Well, you can split the problem down into a set of distances. Since we haven't used enough letters yet, let's label the waypoints as W0 (end point) to WN (starting point). Distance between W0 and W1 will be travelled once, W1...W2 will be travelled three times, W2..W3 will be travelled 5 times, etc. For maximum efficiency, at the waypoint W1, there should be exactly C bananas before the final stretch; before that, at W2 there should be exactly 2C bananas, and at WN-1 there should be exactly (N-1)C bananas.

This breaks down when the number of bananas gets too big, as it can't deliver more than a full load of bananas (as you only travel the last stage once). If you started with, say, a million bananas (a thousand loads - overkill is good in examples) you can do better than that if you are allowed to turn round at the finish and go back for more bananas.

I did (before seeing Stephen's post) work out where the single trip strategy breaks down as the perfect strategy (it's basically how many reciprocal odd numbers you need to add to get to one). I didn't attempt working out the new strategy.

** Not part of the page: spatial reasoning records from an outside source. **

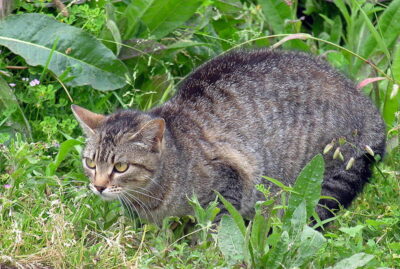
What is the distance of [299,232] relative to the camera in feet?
13.6

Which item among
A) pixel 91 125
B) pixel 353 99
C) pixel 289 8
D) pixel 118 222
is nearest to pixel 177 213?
pixel 118 222

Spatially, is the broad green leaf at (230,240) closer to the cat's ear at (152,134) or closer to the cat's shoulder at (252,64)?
the cat's ear at (152,134)

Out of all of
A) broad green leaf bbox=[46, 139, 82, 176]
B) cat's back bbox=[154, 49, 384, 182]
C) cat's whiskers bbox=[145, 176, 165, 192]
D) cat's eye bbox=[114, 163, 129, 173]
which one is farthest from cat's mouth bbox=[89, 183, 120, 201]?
cat's back bbox=[154, 49, 384, 182]

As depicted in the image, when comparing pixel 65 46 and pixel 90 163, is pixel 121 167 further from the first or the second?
pixel 65 46

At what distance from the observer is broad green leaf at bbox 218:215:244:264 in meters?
4.15

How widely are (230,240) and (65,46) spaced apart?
252cm

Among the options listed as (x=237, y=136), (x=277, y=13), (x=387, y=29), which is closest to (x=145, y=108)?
(x=237, y=136)

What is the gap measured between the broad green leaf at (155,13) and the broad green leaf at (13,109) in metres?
1.07

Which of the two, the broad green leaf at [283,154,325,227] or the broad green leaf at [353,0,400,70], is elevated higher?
the broad green leaf at [283,154,325,227]

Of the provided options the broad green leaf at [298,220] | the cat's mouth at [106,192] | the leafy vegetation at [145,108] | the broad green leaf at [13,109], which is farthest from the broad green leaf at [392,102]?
the broad green leaf at [13,109]

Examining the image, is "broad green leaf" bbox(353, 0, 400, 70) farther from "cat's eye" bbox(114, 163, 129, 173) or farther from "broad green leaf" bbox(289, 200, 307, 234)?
"broad green leaf" bbox(289, 200, 307, 234)

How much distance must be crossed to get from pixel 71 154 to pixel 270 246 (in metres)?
1.87

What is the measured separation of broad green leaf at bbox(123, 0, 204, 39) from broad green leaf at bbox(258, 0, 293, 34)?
27.9 inches

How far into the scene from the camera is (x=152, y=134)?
16.3 feet
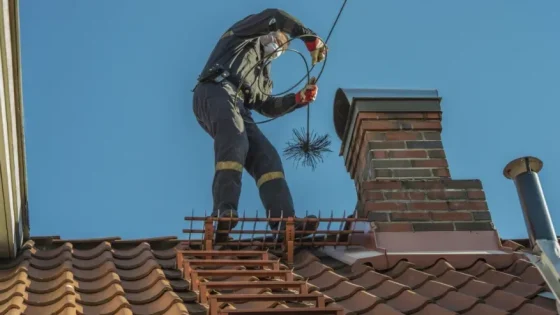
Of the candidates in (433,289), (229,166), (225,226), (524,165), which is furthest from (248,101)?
(524,165)

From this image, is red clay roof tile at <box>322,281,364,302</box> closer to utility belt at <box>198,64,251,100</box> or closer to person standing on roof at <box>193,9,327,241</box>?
person standing on roof at <box>193,9,327,241</box>

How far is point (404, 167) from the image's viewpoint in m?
5.47

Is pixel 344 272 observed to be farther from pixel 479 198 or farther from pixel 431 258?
pixel 479 198

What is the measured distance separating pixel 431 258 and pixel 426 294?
2.03 feet

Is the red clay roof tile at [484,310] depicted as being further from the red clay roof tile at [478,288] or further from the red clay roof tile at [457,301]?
the red clay roof tile at [478,288]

This breaks down when the number of bananas gets too big, as it can't deliver more than a full load of bananas (as you only travel the last stage once).

True. I did work out a rough revised strategy for this - you basically turn the problem around, and calculate the distances backwards from the finish line... but they get very big, fast. That's how I calculated the (roughly) 16,000 bananas required to get 3,000 to the finish line. Once you go above 1,000 bananas at the finish, you can set aside 1,000 bananas to get your camel home again, which was troubling me in the original problem.

Aside: the sum if 1/(2x-1) diverges, so you should be able to get any number of bananas to the finish line... at a cost.